The results in practical terms can be quite different from the DSP-centric version. The CPU-centric approach, for example, begins with the assumption that everything gets executed on a single, general-purpose CPU. If that isn’t fast enough, the approach shifts to multiple CPUs sharing a coherent memory hierarchy. Only when multicore is not enough does the methodology turn to optimized hardware accelerators.
Similarly, the CPU-centric design starts with the assumption of a single unified memory. It splits off coherent caches for individual processors, and local working storage for accelerators. It does not start out assuming any hardware pipelines, or any fixed mapping of tasks onto hardware resources.
In the most demanding applications, the two architectural approaches may very well end in the same system design. Extreme bandwidth and computing requirements in almost every task will dictate dedicated hardware pipelines and memory instances. And the need for ruthless power minimization may force decisions about numeric precision that would further complicate any attempt to share hardware between tasks.

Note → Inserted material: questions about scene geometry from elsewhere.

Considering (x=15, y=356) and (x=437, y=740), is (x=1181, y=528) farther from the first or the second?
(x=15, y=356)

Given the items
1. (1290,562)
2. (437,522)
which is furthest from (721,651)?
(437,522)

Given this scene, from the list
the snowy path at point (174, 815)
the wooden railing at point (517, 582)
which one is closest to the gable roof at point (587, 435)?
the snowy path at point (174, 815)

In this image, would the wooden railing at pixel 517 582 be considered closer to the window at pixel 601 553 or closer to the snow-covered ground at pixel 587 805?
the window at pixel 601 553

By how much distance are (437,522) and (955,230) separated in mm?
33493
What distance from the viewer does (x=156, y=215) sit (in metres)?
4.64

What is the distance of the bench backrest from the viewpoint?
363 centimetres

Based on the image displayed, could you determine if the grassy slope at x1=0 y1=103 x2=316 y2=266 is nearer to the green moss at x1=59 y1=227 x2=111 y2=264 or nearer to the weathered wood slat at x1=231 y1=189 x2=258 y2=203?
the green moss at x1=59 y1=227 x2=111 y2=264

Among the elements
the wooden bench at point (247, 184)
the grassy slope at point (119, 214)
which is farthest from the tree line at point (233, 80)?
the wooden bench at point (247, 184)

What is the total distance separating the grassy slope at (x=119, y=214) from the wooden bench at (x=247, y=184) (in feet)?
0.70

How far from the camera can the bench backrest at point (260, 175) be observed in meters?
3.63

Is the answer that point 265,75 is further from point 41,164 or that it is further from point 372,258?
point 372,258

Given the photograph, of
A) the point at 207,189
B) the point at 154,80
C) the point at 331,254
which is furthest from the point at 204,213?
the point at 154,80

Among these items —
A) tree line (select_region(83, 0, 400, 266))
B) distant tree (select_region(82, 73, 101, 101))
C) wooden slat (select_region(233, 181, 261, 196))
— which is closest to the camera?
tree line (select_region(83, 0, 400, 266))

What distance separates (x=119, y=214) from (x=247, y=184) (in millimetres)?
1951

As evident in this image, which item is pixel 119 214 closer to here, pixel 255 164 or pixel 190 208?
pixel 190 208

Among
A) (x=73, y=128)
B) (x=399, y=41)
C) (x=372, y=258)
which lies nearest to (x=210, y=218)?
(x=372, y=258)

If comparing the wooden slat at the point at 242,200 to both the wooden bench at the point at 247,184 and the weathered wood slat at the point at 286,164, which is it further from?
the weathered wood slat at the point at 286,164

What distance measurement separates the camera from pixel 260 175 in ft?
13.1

Precision is a point Frantz underlines. “Cutting the number of significant bits in half can give you an order of magnitude higher performance,” he points out. You can then trade some or all of that gain for lower power.
Frantz makes a related point about the analog/digital boundary. “We need to rethink analog signal processing,” he says. “Thirty years ago, we started telling system designers to just do good data conversion, and we’d handle everything else in digital. But in fact, at 8 bit resolution, analog and digital techniques are about equivalent. Can analog be better? That depends on what ‘better’ means at that point in your system.”
Lower-bandwidth systems, such as synthetic-aperture radar for geophysical mapping or systems for autonomous land vehicles, may end up in quite different architectures than combat radars would use. It might make sense to use analog filters, up-/downconverters, and beamforming, and to conduct all the subsequent processing from a single high-bandwidth memory system, using a heterogeneous pool of processors with floating-point accelerators and dynamic load balancing (Figure 5).
By virtualizing the signal-processing tasks and keeping them in software, the system designer gets new run-time options, such as shifting processing resources between tasks, shutting down unneeded processors, altering algorithms early in the process in response to data patterns, or even running multiple algorithms against each other to see which gives the best results.
AESA radar systems provide a rich environment for studying not just implementation strategies, but ways of thinking about signal-intensive systems. As these active arrays spread beyond the military into other design cultures, they will bump up against the limits of traditional embedded-design thinking. And the ideas thus generated may find use in entirely different kinds of signal-intensive fields, including signal intelligence and network security. This is an area worth watching.